_Available records_
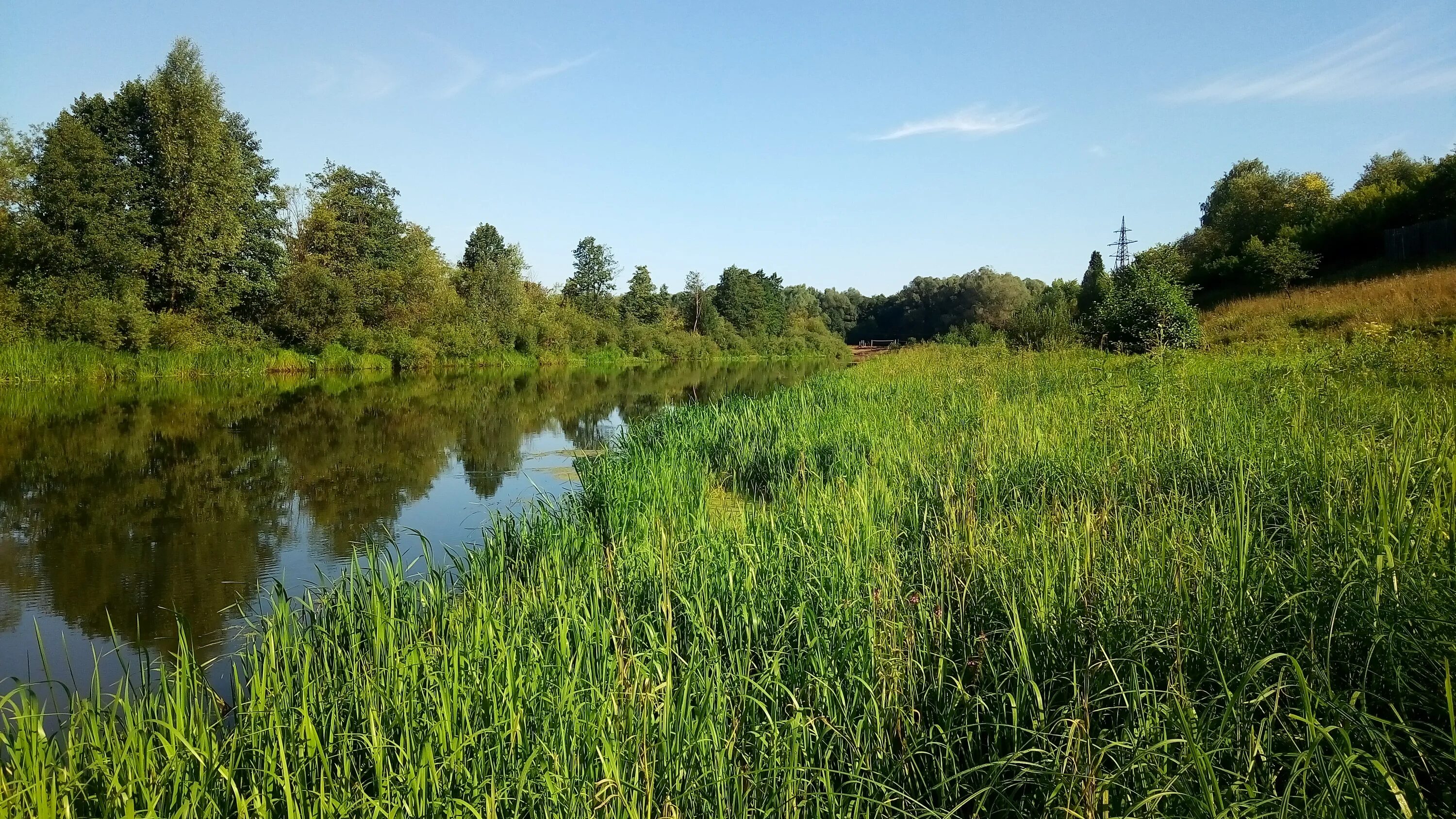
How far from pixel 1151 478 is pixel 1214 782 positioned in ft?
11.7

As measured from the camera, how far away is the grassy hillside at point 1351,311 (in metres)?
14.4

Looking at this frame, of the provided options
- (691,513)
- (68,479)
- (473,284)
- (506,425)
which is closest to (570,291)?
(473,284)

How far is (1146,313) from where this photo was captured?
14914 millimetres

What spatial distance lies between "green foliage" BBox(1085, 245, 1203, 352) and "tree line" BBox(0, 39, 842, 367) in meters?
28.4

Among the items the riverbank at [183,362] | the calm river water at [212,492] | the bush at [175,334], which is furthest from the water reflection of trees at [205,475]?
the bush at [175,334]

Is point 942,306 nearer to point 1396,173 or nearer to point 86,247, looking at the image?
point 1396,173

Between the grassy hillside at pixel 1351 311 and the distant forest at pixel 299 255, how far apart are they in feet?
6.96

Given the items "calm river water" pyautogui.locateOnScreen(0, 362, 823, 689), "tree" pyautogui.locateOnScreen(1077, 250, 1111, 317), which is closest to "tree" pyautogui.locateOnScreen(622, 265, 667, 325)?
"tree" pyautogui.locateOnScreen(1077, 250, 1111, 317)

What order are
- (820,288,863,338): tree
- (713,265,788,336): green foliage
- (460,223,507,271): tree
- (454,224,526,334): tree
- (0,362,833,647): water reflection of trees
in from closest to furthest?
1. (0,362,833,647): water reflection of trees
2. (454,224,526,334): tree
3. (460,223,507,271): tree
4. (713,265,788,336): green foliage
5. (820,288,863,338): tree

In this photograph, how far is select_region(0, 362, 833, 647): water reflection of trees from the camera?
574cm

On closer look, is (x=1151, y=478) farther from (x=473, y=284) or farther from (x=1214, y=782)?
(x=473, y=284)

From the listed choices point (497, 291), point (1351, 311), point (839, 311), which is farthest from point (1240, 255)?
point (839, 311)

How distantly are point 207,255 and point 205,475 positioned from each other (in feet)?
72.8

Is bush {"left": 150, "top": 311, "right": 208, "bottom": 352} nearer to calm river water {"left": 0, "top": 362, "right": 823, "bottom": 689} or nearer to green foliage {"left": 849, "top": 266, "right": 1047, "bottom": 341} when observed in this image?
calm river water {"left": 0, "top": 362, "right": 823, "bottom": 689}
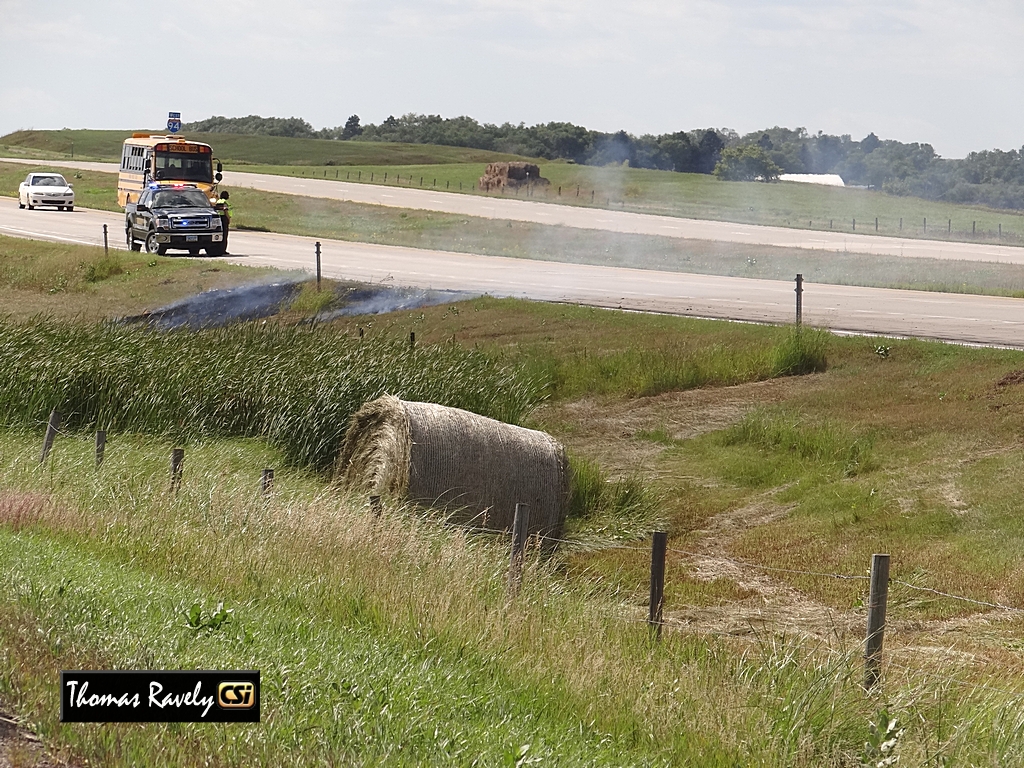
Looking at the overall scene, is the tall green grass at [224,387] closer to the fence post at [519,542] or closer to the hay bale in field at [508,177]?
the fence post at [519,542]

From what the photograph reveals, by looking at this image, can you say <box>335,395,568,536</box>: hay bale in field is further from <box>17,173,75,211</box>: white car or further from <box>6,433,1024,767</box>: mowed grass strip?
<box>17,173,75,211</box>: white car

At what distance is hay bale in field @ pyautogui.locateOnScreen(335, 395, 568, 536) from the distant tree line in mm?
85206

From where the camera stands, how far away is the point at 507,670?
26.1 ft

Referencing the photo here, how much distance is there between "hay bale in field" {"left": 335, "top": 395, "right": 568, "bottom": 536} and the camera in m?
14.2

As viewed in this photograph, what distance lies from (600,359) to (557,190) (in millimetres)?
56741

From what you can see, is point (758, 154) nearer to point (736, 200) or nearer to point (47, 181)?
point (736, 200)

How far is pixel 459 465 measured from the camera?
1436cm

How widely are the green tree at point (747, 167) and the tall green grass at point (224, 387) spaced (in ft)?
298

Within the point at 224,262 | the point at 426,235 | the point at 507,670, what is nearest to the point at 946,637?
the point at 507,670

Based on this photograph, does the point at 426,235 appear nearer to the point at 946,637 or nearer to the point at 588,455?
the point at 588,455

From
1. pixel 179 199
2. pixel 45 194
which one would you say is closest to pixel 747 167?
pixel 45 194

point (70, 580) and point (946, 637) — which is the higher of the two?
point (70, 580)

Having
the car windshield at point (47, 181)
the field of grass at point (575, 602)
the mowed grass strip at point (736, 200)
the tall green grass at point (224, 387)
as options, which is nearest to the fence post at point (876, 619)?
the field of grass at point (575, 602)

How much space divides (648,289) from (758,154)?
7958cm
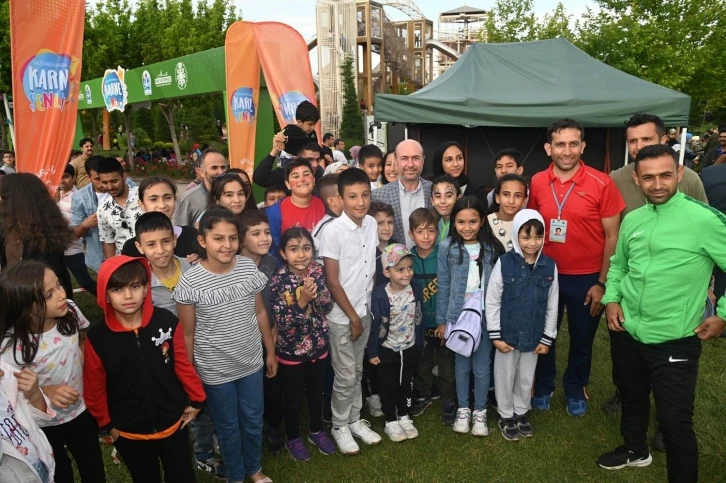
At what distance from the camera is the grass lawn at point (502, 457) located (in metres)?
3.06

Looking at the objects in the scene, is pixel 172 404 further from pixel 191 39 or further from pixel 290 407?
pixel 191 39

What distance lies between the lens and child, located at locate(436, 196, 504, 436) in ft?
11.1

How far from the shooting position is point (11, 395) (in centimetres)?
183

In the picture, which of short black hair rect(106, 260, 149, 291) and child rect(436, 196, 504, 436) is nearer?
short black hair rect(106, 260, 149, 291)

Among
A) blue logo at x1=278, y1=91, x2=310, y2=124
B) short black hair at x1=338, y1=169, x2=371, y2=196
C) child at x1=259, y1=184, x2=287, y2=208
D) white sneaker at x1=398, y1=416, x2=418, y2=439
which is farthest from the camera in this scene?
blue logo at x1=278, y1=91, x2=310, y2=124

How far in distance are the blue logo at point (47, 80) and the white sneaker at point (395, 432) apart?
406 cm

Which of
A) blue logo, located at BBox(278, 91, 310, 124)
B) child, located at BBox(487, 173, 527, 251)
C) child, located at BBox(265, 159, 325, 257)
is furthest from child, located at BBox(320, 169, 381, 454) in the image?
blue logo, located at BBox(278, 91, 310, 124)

_What this task involves_
Find every line in the data above that contains the string "child", and copy each of those lines. Matching is case-sensitive.

_Exercise answer_
What distance lies between the lens and child, located at locate(436, 196, 504, 436) in ft?
In the picture, which of short black hair rect(106, 260, 149, 291) and child rect(436, 196, 504, 436) is nearer?
C) child at x1=259, y1=184, x2=287, y2=208
B) child, located at BBox(487, 173, 527, 251)
C) child, located at BBox(265, 159, 325, 257)
is furthest from child, located at BBox(320, 169, 381, 454) in the image?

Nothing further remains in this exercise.